On December 31, 2020, the Company waived the remaining vesting conditions under the 2017 Amazon Warrant, which resulted in the immediate vesting of all the third tranche of the 2017 Amazon Warrant Shares and recognition of an additional $399.7 million reduction to revenue.  

The $399.7 million reduction to revenue resulting from the December 31, 2020 waiver was determined based upon a probability assessment of whether the underlying shares would have vested under the terms of the 2017 Amazon Warrant. Based upon the Company’s projections of probable future cash collections from Amazon (i.e., a Type I share based payment modification), a reduction of revenue associated with 5,354,905 of the 2017 Amazon Warrant Shares was recognized at their previously measured November 2, 2020 fair value of $10.57 per warrant. A reduction of revenue associated with the remaining 12,730,490 of the 2017 Amazon Warrant Shares was recognized at their December 31, 2020 fair value of $26.95 each, based upon the Company’s assessment that associated future cash collections from Amazon were not deemed probable (i.e., a Type III share-based payment modification).

The $399.7 million reduction to revenue was recognized during the year ended December 31, 2020 because the Company concluded such amount was not recoverable from the margins expected from future purchases by Amazon under the 2017 Amazon Warrant, and no exclusivity or other rights were conferred to the Company in connection with the December 31, 2020 waiver. Additionally, for the year ended December 31, 2020, the Company recorded a reduction to the provision for warrants of $12.8 million in connection with the release of the service loss accrual.

Instructions:
- A) In the warrant passage, what fair value per share was used for the remaining 12,730,490 shares of the 2017 Amazon Warrant?
- B) Do these statements agree with the warrant passage? Answer yes or no for each, quoting the deciding words. (i) The December 31, 2020 waiver caused all of the third tranche to vest immediately. (ii) The waiver conferred exclusivity rights on the Company. (iii) The 5,354,905 shares were recognized at $26.95 per warrant.
- C) Quote the warrant passage between "On December 31, 2020, the" and "reduction to revenue.", inclusive.
Rely only on the warrant passage.

Data block:
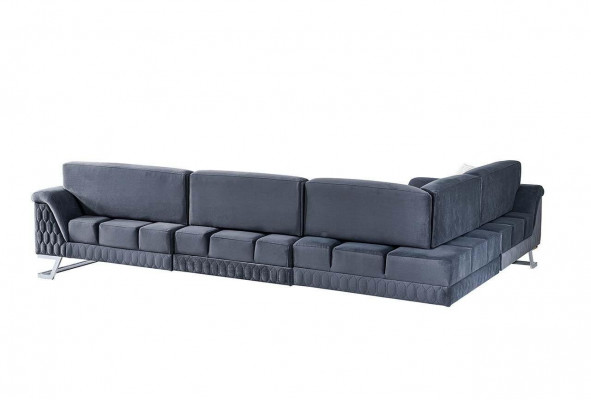 Stilvoll Gro L-Form Canapé Wunnzëmmer Designer Stoffcanapé Eckcanapé Nei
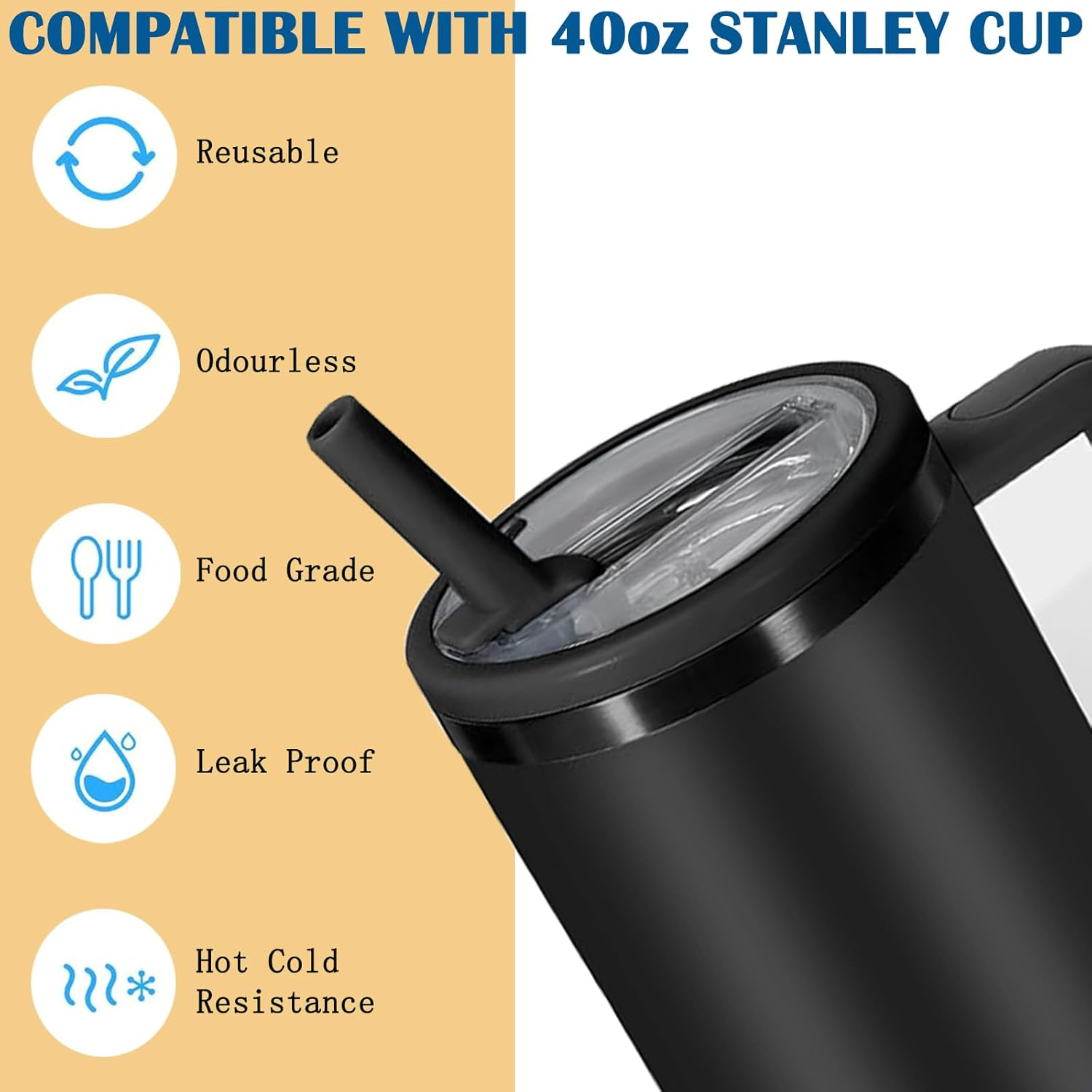 40 Oz Tumbler Flip Straw Lid Replacement Fit for Stanley Quencher,Spill Proof Splash Resistant Tumbler Lids,Reusable Tumbler Cover for Stanley Cup Accessories,Pack of 2,Black - Black image number 6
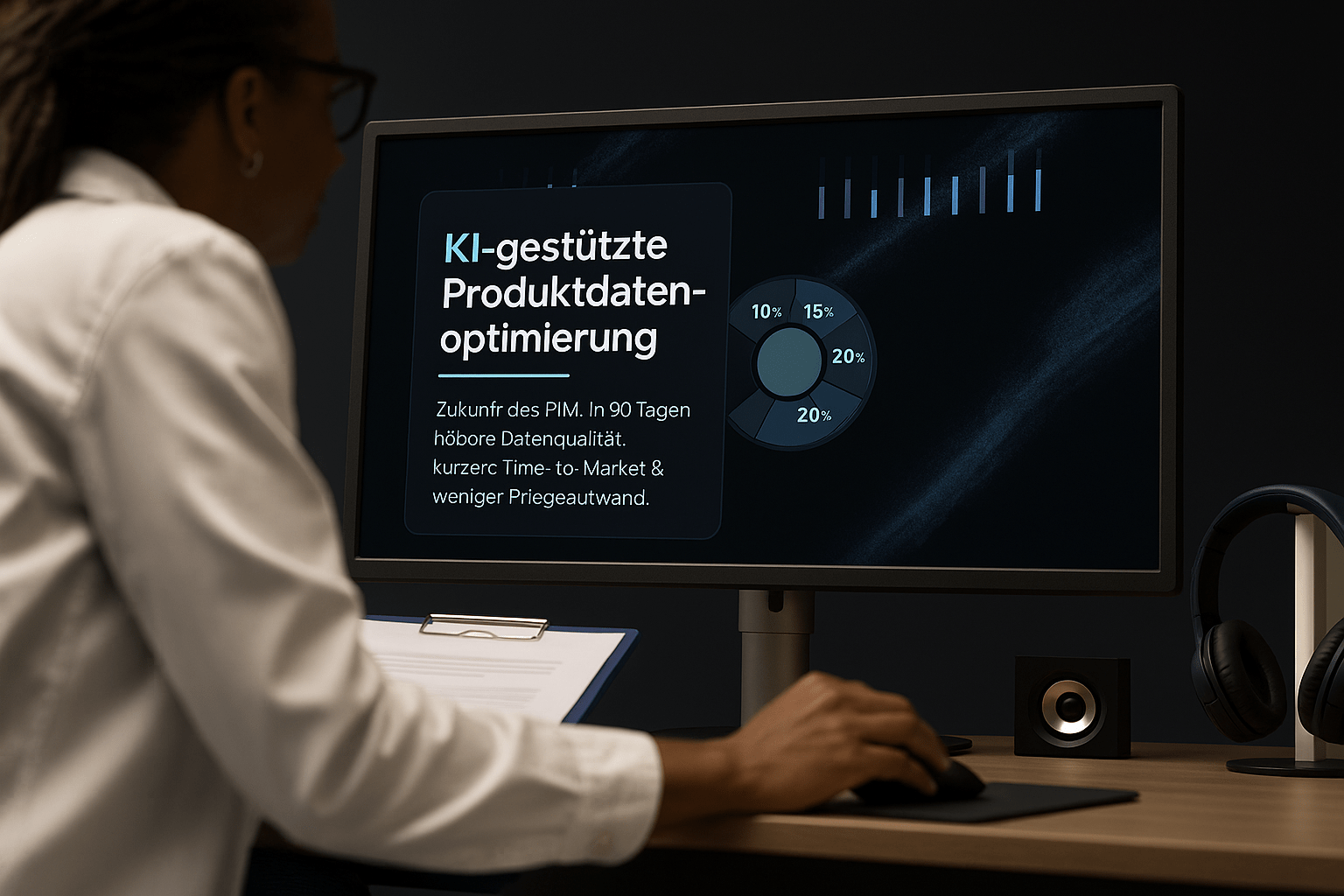 Eine Person betrachtet auf einem Computerbildschirm Inhalte zur KI-gestützten Produktdatenoptimierung. Der Bildschirm zeigt Grafiken und Texte über die Vorteile der Produktinformationsmanagement-Strategie (PIM), die in 90 Tagen höhere Datenqualität und kürzere Markteinführungszeiten verspricht. Daneben sind ein Block und ein Mauspad auf einem Tisch zu sehen, sowie Kopfhörer und ein Lautsprecher im Hintergrund.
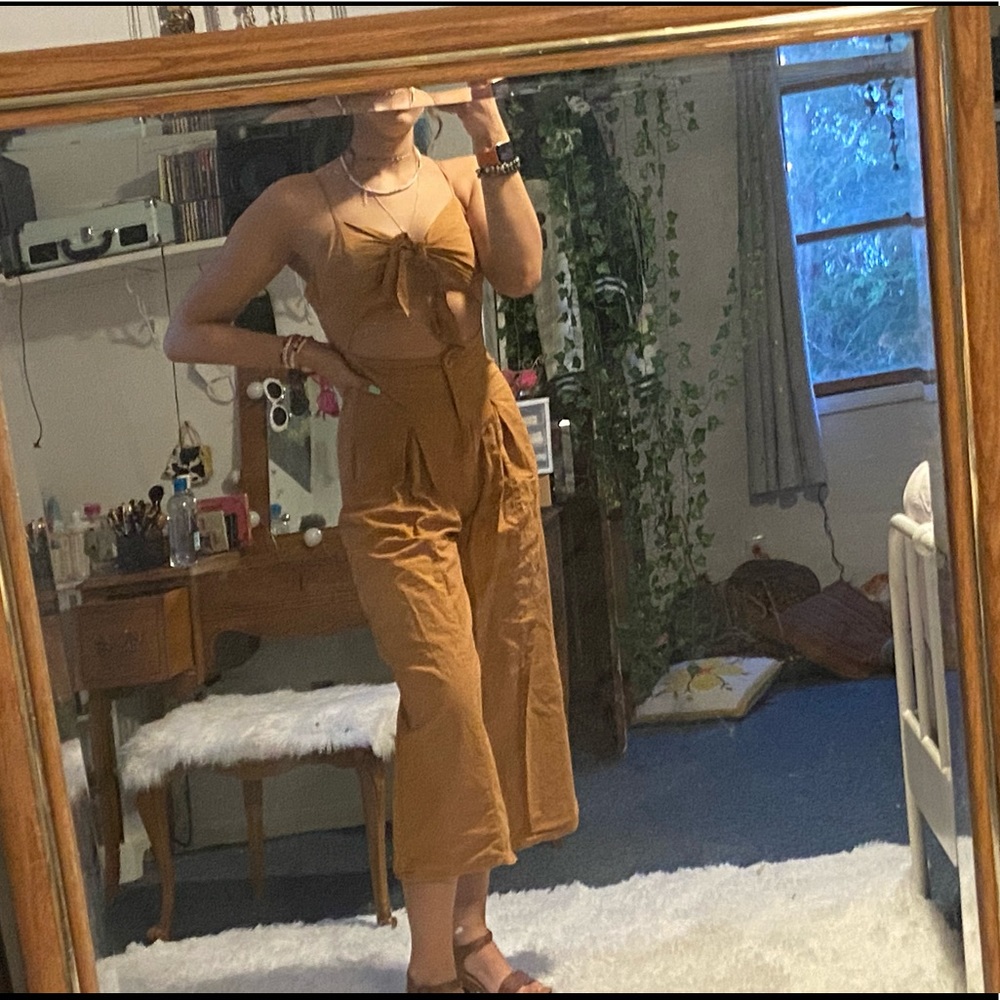 Tan Orange Tie-UpJumpsuit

Results by task:
- A) $26.95 each, their December 31, 2020 fair value.

- B)
(i) Yes: "which resulted in the immediate vesting of all the third tranche of the 2017 Amazon Warrant Shares"
(ii) No: "no exclusivity or other rights were conferred to the Company in connection with the December 31, 2020 waiver"
(iii) No: "recognized at their previously measured November 2, 2020 fair value of $10.57 per warrant"

- C)
On December 31, 2020, the Company waived the remaining vesting conditions under the 2017 Amazon Warrant, which resulted in the immediate vesting of all the third tranche of the 2017 Amazon Warrant Shares and recognition of an additional $399.7 million reduction to revenue.